本文抜粋 =>
******

一五一九年八月一〇日、スペインから西へ向かって航海を始めた五せきの船がありました。 総指揮官はマゼラン。これにしたがう乗船員は二三九人。マゼランは、「地球はまるいから西へ西へ進めば、かならずアジアに出られるはずだ。」と考えて、スペイン国王カルロス一世をときふせ、国王から船と乗船員をかりて出航したのでした。 マゼランの一行は、まず南アメリカ大陸へ着き、その後、大陸ぞいに南へ南へと進みました。この大陸の南には必ず西へ進む道があると考えたからです。たしかにそれはありました。今「マゼラン海峡」と呼ばれている海峡がそれです。しかし、この海峡でマゼランは暴風雨におそわれ、ひどい目にあいました。 ところが、海峡を通りぬけてみると、見わたすかぎりの広い海があります。マゼランは、この海を「太平洋」と名づけました。しかし、この海は想像していたよりもはるかに大きな海で、いくら進んでも、島らしいものは見えません。そして、まきも水も食料もほとんど底をついたころ、一一〇日目にして、やっとフィリピンに着いたのです。 マゼラン自身は、このフィリピンで原住民との戦いのときに死んでしまいましたが、生き残った乗組員たちは、出航してから一一二二日目に、やっとスペインに着きました。つまり三年以上もの月日をかけて、世界一周をおえたわけなのです。もちろんこの三年間の旅をすごしてきた人々は、見るもの聞くものが新しいことばかりであったにちがいありません。

******

参考資料 =>

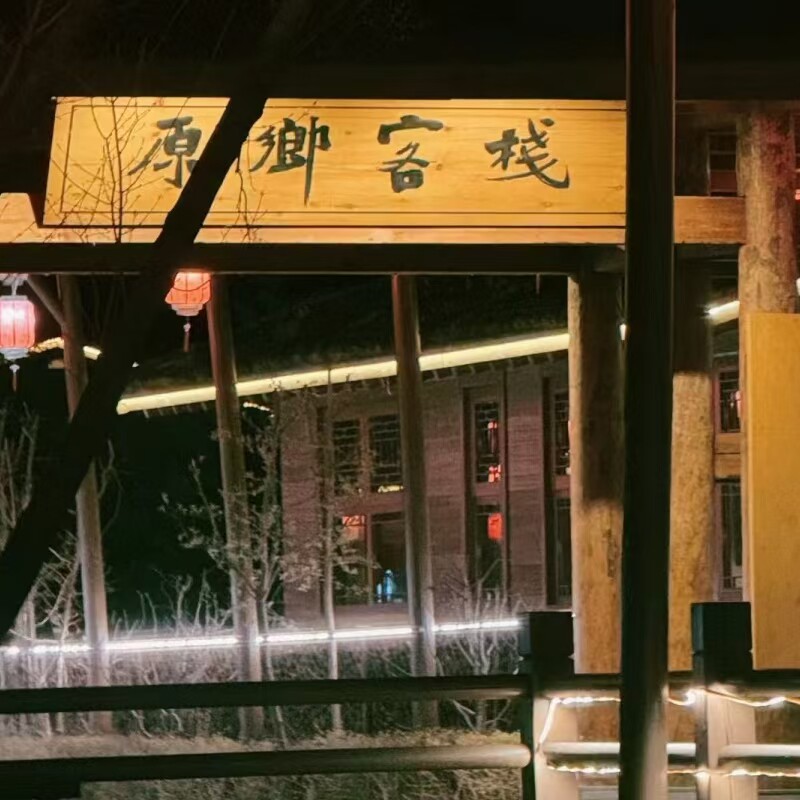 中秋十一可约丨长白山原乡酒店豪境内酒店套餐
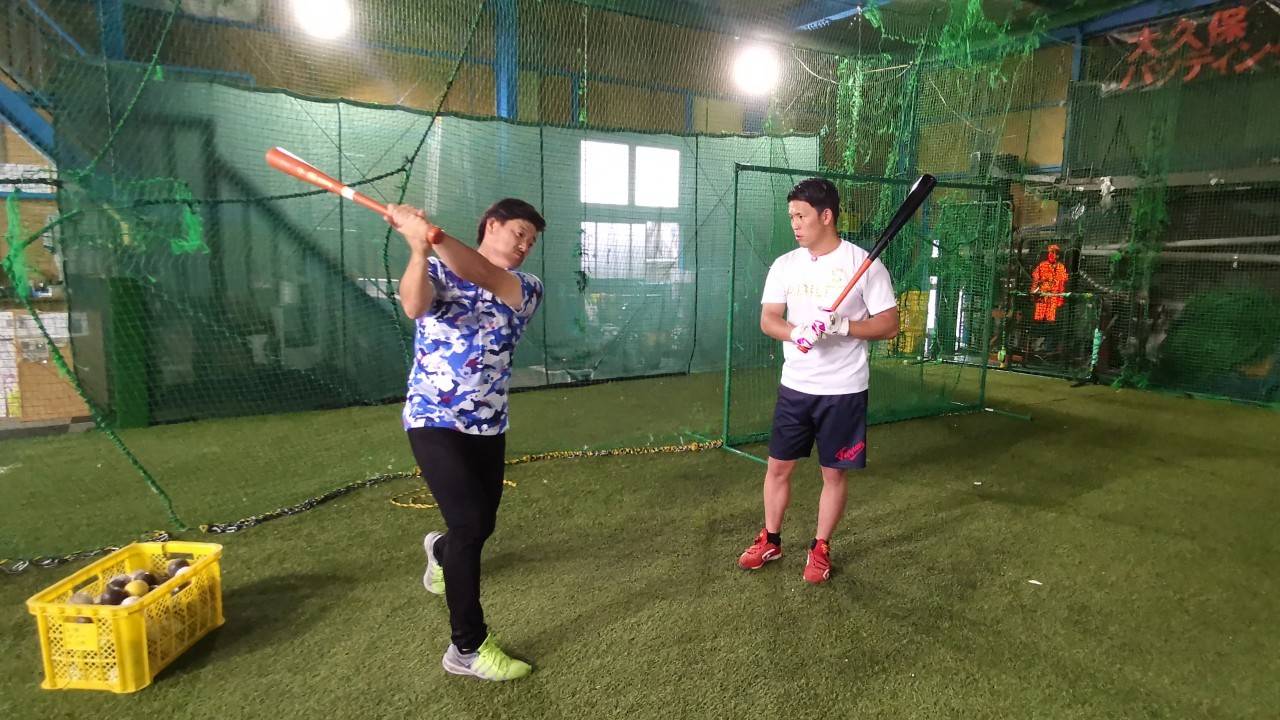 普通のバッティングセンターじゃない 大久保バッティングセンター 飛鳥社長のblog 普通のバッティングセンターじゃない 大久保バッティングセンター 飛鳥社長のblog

******

課題 A => マゼランの航海に関する本文抜粋によれば、海峡を通り抜けた先に広がっていた海を、マゼランは何と名づけましたか。
課題 B => マゼランの航海に関する本文抜粋の続きを書いてください。

解答 A => 「太平洋」と名づけました。

解答 B =>
今では、航空機を利用すれば、世界一周は、わずか二、三日でできます。また、通信機の発達によって、世界各地のできごとがその日のうちに知らされるようにもなりました。それとともに、世界の人々が、おたがいに理解しあえるようになってきています。
わたしたちは、この新しい時代の中で、世界というものを正しく見つめ、どうすれば世界の人々が平和で楽しくくらしていけるようになるか、考えていかなければなりません。(光文書院)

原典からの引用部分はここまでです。